Goal of the exercise :: The records below must be transcribed exactly. Do not include the pictures.

Records supplied ::
-----

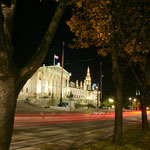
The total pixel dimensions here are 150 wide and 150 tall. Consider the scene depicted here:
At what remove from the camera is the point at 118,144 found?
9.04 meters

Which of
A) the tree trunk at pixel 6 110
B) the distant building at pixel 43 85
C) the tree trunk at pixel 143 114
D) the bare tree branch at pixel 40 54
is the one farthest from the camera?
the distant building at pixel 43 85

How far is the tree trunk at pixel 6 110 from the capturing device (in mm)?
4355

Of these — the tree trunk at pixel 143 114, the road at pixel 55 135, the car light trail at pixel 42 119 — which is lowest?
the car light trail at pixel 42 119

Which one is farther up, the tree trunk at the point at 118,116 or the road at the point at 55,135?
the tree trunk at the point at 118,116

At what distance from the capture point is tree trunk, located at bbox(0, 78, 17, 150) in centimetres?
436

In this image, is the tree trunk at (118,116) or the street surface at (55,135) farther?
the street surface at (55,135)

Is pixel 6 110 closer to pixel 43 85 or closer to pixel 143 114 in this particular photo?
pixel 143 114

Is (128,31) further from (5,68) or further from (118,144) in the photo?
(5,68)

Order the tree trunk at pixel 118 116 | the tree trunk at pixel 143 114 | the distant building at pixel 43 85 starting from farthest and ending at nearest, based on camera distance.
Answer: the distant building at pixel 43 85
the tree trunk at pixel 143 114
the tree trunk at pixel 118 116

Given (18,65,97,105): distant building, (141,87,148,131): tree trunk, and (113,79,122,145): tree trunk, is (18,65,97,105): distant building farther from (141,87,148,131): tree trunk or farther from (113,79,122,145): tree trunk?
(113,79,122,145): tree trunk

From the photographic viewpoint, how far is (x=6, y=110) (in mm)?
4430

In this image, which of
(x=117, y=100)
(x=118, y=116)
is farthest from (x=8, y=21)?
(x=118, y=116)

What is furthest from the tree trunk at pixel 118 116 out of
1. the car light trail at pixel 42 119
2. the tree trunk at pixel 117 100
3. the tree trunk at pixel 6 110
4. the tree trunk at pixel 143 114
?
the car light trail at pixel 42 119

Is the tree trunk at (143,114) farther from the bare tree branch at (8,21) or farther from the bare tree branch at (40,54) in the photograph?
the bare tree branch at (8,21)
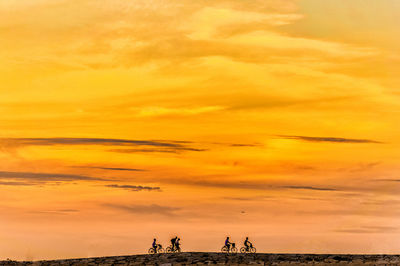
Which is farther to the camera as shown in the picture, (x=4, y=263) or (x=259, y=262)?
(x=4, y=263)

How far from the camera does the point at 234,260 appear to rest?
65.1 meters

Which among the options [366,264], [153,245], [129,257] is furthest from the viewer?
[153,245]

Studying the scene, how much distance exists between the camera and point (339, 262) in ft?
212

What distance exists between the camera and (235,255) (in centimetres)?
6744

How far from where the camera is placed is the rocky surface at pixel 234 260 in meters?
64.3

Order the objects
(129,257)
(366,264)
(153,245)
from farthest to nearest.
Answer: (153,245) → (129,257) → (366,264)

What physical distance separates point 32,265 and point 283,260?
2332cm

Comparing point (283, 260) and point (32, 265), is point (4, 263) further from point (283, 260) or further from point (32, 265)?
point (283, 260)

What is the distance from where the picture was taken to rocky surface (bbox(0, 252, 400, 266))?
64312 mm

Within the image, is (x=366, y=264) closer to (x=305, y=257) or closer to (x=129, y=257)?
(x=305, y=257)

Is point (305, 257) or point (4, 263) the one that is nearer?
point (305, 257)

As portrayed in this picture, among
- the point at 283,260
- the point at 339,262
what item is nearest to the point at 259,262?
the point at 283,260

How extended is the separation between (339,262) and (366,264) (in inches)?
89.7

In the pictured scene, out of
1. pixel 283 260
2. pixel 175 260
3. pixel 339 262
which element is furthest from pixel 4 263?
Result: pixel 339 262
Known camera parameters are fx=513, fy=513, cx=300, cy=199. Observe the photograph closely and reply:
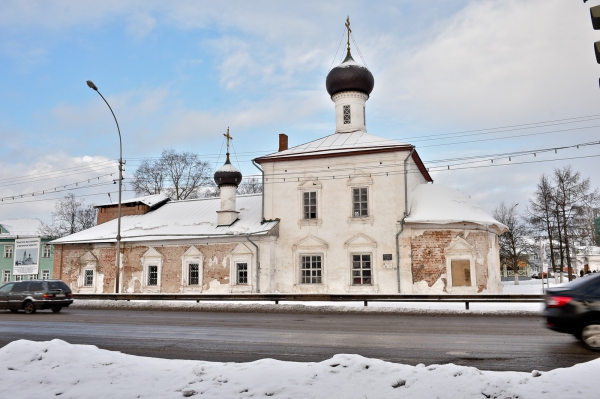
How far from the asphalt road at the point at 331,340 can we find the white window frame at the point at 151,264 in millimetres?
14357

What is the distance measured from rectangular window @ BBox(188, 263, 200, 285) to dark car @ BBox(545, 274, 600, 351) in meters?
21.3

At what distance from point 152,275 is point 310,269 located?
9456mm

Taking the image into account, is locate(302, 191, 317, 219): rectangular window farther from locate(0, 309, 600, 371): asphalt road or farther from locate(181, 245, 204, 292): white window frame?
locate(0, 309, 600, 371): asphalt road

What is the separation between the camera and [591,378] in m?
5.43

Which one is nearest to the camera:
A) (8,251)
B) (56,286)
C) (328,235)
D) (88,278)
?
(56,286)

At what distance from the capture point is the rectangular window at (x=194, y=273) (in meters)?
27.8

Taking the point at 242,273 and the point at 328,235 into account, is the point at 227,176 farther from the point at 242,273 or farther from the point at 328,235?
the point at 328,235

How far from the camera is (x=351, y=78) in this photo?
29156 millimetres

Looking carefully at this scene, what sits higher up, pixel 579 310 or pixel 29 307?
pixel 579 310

-----

The solution ::
The total pixel dimensions here are 150 wide and 150 tall. Consider the scene depicted here:
At what remove from the camera is the point at 118,144 found?
9.04 meters

Which of
A) the tree trunk at pixel 6 110
B) the distant building at pixel 43 85
C) the tree trunk at pixel 143 114
D) the bare tree branch at pixel 40 54
is the one farthest from the camera?
the distant building at pixel 43 85

How far is the tree trunk at pixel 6 110 from the capturing device (in mm)?
4355

Of these — the tree trunk at pixel 143 114, the road at pixel 55 135, the car light trail at pixel 42 119 — which is lowest?
the car light trail at pixel 42 119

Which one is farther up, the tree trunk at the point at 118,116 or the road at the point at 55,135?
the tree trunk at the point at 118,116

At what distance from the capture point is tree trunk, located at bbox(0, 78, 17, 150) in centimetres?
436

In this image, is the tree trunk at (118,116) or the street surface at (55,135) farther?
the street surface at (55,135)

Is pixel 6 110 closer to pixel 43 85 or closer to pixel 143 114 in this particular photo?
pixel 143 114

Is (128,31) further from (5,68) or further from (118,144) in the photo?
(5,68)

Order the tree trunk at pixel 118 116 | the tree trunk at pixel 143 114 | the distant building at pixel 43 85 starting from farthest and ending at nearest, based on camera distance.
Answer: the distant building at pixel 43 85
the tree trunk at pixel 143 114
the tree trunk at pixel 118 116

Given (18,65,97,105): distant building, (141,87,148,131): tree trunk, and (113,79,122,145): tree trunk, is (18,65,97,105): distant building farther from (141,87,148,131): tree trunk or farther from (113,79,122,145): tree trunk?
(113,79,122,145): tree trunk

From the photographic viewpoint, how far is (x=6, y=110) (in mm)?
4430

In this image, which of
(x=117, y=100)
(x=118, y=116)
is farthest from (x=8, y=21)?
(x=118, y=116)

What is furthest from the tree trunk at pixel 118 116 out of
1. the car light trail at pixel 42 119
2. the tree trunk at pixel 117 100
3. the tree trunk at pixel 6 110
4. the tree trunk at pixel 143 114
?
the car light trail at pixel 42 119

Is the tree trunk at (143,114) farther from the bare tree branch at (8,21) or farther from the bare tree branch at (40,54) in the photograph?
the bare tree branch at (8,21)
Which is farther to the camera as shown in the picture, (x=4, y=263) or (x=259, y=262)?
(x=4, y=263)

How far from the camera does the point at 234,260 appear to rest?
65.1 meters

Which among the options [366,264], [153,245], [129,257] is furthest from the viewer?
[153,245]

Studying the scene, how much distance exists between the camera and point (339, 262) in ft?
212

What distance exists between the camera and (235,255) (in centimetres)?
6744

How far from where the camera is placed is the rocky surface at pixel 234 260 in meters?
64.3

Order the objects
(129,257)
(366,264)
(153,245)
from farthest to nearest.
Answer: (153,245) → (129,257) → (366,264)

What physical distance separates point 32,265 and point 283,260?
2332cm

Comparing point (283, 260) and point (32, 265), is point (4, 263) further from point (283, 260) or further from point (32, 265)?
point (283, 260)

What is the distance from where the picture was taken to rocky surface (bbox(0, 252, 400, 266))?
64312 mm

Within the image, is (x=366, y=264) closer to (x=305, y=257) or closer to (x=129, y=257)?
(x=305, y=257)

Is point (305, 257) or point (4, 263) the one that is nearer?
point (305, 257)

As portrayed in this picture, among
- the point at 283,260
- the point at 339,262
what item is nearest to the point at 259,262?
the point at 283,260

How extended is the separation between (339,262) and (366,264) (in inches)?
89.7

In the pictured scene, out of
1. pixel 283 260
2. pixel 175 260
3. pixel 339 262
which element is furthest from pixel 4 263?
Result: pixel 339 262
Known camera parameters are fx=513, fy=513, cx=300, cy=199. Observe the photograph closely and reply:
How far from the asphalt road at the point at 331,340 can we find the white window frame at the point at 151,264 in millimetres?
14357

What is the distance measured from rectangular window @ BBox(188, 263, 200, 285) to dark car @ BBox(545, 274, 600, 351) in meters?
21.3

At what distance from point 152,275 is point 310,269 located?
9456mm

Taking the image into account, is locate(302, 191, 317, 219): rectangular window farther from locate(0, 309, 600, 371): asphalt road or farther from locate(181, 245, 204, 292): white window frame?
locate(0, 309, 600, 371): asphalt road

What is the separation between the camera and [591,378] in m?
5.43

Which one is nearest to the camera:
A) (8,251)
B) (56,286)
C) (328,235)
D) (88,278)
?
(56,286)

At what distance from the capture point is the rectangular window at (x=194, y=273) (in meters)?
27.8

Taking the point at 242,273 and the point at 328,235 into account, is the point at 227,176 farther from the point at 242,273 or farther from the point at 328,235?
the point at 328,235

How far from the camera is (x=351, y=78) in this photo?
29156 millimetres

Looking carefully at this scene, what sits higher up, pixel 579 310 or pixel 29 307?
pixel 579 310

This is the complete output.